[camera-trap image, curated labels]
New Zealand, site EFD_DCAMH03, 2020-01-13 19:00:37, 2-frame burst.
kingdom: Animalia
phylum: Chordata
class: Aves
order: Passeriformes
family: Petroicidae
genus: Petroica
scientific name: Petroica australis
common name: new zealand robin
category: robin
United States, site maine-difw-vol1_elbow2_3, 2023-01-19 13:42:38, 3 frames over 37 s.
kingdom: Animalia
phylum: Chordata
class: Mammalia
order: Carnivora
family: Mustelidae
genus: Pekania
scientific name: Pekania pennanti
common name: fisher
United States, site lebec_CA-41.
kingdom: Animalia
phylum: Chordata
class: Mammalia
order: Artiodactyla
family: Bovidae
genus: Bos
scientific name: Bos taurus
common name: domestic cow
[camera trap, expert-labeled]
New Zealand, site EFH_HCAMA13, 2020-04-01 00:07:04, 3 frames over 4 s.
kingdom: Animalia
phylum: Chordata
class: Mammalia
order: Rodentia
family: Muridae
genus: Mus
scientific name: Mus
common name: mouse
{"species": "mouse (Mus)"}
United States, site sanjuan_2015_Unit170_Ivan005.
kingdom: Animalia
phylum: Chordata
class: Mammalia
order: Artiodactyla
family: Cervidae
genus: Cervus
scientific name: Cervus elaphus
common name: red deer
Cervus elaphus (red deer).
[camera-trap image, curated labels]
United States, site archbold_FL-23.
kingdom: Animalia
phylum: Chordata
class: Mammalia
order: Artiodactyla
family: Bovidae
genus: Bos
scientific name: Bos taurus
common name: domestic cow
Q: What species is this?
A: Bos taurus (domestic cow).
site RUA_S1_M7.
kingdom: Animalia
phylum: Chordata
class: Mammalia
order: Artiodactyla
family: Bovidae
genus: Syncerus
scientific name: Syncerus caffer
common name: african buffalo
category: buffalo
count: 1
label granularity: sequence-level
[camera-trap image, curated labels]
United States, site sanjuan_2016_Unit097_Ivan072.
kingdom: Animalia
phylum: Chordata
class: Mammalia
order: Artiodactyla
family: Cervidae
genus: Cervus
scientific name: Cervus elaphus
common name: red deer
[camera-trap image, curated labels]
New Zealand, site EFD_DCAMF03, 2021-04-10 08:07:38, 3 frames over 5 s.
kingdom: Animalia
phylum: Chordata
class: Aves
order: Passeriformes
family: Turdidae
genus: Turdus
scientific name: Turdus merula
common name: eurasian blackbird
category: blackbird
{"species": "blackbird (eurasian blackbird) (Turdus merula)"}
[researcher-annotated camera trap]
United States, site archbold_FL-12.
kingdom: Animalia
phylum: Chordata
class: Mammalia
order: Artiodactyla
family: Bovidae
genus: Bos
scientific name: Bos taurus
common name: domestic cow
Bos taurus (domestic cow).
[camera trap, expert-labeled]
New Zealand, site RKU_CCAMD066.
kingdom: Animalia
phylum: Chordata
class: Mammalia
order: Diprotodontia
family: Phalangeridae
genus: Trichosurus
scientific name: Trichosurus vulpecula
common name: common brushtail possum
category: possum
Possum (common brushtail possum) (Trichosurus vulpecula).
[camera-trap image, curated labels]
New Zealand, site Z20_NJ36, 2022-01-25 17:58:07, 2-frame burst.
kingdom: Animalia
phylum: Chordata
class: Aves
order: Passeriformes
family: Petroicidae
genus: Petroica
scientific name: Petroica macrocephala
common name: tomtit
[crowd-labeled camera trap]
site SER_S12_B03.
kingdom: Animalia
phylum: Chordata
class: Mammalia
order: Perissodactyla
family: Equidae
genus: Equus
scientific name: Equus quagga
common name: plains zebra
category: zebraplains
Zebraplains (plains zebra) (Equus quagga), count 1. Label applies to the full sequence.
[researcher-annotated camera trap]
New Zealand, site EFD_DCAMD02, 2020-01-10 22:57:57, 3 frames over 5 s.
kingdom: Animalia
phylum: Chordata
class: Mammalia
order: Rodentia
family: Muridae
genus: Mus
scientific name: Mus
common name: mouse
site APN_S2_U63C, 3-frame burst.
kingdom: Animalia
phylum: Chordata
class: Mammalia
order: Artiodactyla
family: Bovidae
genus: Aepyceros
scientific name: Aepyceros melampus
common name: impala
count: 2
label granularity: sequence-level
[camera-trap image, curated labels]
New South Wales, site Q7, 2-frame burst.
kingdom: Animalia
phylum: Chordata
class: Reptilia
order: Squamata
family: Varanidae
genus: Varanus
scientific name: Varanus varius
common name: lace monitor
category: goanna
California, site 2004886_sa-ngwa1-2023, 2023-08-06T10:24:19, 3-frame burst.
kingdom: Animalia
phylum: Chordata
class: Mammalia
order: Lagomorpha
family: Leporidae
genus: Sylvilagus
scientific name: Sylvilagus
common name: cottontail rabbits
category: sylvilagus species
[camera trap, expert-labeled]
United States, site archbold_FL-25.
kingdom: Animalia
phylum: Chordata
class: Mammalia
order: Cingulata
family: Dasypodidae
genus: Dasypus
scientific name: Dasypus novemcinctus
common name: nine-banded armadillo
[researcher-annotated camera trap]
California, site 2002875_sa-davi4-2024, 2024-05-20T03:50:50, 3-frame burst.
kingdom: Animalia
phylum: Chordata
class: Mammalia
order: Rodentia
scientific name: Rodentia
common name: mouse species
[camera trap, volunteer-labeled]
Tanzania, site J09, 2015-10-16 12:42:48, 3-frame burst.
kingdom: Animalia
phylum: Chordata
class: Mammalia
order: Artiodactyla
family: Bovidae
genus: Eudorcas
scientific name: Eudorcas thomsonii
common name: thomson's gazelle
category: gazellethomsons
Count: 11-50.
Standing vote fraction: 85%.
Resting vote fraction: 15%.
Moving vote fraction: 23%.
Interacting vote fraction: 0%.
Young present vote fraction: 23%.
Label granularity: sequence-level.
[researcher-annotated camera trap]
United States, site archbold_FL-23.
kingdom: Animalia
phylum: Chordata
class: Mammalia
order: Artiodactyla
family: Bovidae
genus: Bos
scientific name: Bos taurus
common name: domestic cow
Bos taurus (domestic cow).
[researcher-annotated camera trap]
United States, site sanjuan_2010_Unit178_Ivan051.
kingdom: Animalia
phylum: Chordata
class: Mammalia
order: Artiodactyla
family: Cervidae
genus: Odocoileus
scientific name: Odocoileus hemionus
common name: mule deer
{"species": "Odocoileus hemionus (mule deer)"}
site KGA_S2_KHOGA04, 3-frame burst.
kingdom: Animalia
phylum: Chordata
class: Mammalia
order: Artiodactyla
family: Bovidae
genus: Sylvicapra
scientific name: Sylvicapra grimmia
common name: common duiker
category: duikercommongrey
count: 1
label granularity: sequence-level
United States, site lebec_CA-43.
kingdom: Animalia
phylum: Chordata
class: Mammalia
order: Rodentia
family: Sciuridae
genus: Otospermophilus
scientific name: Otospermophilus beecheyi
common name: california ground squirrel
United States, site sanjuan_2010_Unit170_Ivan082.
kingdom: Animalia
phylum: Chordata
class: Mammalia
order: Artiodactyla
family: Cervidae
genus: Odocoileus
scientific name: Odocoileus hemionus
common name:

## EXERCISE DETAILS
Respond with a number only, please: how many lines in this data include the word "burst".

## EXPECTED OUTPUT
8